-- Aufgabe a --
Sammle aus den Datensätzen unten jede Zeile, in der die Zeichenfolge „blurred“ vorkommt. Groß- und Kleinschreibung sind dabei zu beachten.

-- Textauszug --
▼▼▼

‚Genau‘ ist das neue ‚Ähm‘
‚Ähm‘, ‚sozusagen‘, ‚einfach‘, ‚also‘, ‚tatsächlich‘ und ‚soll heißen‘ sind Füllwörter. Negativ besetzt seit dem 17. Jahrhundert, wo sie aus metrischen Gründen dem Vers zugefügt wurden, um dem Reim auf die Sprünge zu helfen.1 Negativ besetzt auch heute, wo Kurse angeboten werden, um es ein für alle Mal loswerden zu können, dieses unnütze Etwas, was aussagelos rumlungert in der Labermasse und nur ein Atavismus der eigenen Unsicherheit zu sein scheint, von dem man sich am besten ersatzlos trennt.

▲▲▲

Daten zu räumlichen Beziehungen
▼▼▼

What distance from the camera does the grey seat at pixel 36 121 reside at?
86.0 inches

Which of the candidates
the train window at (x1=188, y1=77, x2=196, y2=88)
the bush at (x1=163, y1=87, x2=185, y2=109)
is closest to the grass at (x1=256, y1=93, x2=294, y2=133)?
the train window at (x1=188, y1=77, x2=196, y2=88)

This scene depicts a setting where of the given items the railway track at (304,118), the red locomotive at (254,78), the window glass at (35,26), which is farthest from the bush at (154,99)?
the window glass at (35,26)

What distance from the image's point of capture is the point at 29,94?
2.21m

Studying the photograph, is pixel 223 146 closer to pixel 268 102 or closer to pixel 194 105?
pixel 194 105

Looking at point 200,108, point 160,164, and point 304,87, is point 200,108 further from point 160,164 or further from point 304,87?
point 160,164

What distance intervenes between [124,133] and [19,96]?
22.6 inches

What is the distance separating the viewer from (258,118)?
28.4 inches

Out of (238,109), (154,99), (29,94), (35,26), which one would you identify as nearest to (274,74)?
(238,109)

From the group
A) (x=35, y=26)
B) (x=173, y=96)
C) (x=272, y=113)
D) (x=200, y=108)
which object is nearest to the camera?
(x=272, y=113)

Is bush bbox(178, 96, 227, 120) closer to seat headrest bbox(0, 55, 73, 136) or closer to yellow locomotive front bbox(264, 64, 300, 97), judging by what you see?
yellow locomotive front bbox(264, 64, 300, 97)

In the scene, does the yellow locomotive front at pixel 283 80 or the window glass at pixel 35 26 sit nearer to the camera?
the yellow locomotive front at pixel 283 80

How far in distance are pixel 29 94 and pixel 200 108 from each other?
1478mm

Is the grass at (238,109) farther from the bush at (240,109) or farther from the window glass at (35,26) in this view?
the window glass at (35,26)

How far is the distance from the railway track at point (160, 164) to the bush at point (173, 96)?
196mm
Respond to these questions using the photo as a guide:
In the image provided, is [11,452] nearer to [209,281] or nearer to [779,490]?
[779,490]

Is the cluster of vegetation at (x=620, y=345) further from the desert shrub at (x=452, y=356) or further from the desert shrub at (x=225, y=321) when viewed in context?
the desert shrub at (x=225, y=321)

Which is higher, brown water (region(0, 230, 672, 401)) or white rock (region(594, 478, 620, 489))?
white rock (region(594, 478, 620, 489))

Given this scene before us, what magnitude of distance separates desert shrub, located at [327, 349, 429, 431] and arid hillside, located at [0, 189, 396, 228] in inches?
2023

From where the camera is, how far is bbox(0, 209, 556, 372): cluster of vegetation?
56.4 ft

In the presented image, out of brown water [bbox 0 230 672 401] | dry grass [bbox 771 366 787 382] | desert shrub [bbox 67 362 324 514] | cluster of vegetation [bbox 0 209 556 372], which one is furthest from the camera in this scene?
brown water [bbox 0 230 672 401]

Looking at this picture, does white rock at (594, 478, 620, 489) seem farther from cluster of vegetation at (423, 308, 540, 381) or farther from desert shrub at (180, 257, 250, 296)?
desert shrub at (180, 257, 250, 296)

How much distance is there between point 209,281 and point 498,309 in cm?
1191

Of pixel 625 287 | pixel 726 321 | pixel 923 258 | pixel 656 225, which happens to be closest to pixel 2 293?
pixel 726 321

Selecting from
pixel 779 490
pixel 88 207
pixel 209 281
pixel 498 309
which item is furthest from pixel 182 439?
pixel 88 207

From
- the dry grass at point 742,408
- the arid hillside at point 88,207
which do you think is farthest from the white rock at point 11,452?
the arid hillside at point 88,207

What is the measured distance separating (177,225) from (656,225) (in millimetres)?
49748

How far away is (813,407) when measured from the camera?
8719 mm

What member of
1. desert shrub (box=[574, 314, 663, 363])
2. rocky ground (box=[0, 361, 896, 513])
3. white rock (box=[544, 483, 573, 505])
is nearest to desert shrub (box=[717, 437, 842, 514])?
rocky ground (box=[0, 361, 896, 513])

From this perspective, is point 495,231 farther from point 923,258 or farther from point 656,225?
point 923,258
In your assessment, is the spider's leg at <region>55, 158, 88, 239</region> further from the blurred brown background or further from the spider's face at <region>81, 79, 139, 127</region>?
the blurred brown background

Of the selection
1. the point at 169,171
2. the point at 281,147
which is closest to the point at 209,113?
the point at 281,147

▲▲▲

-- Aufgabe b --
Übersetze aus dem Text über Füllwörter diesen Satz ins Englische: „‚Ähm‘, ‚sozusagen‘, ‚einfach‘, ‚also‘, ‚tatsächlich‘ und ‚soll heißen‘ sind Füllwörter.“

-- Lösung a --
In your assessment, is the spider's leg at <region>55, 158, 88, 239</region> further from the blurred brown background or further from the spider's face at <region>81, 79, 139, 127</region>?
the blurred brown background

-- Lösung b --
"Ähm," "sozusagen," "einfach," "also," "tatsächlich" and "soll heißen" are filler words.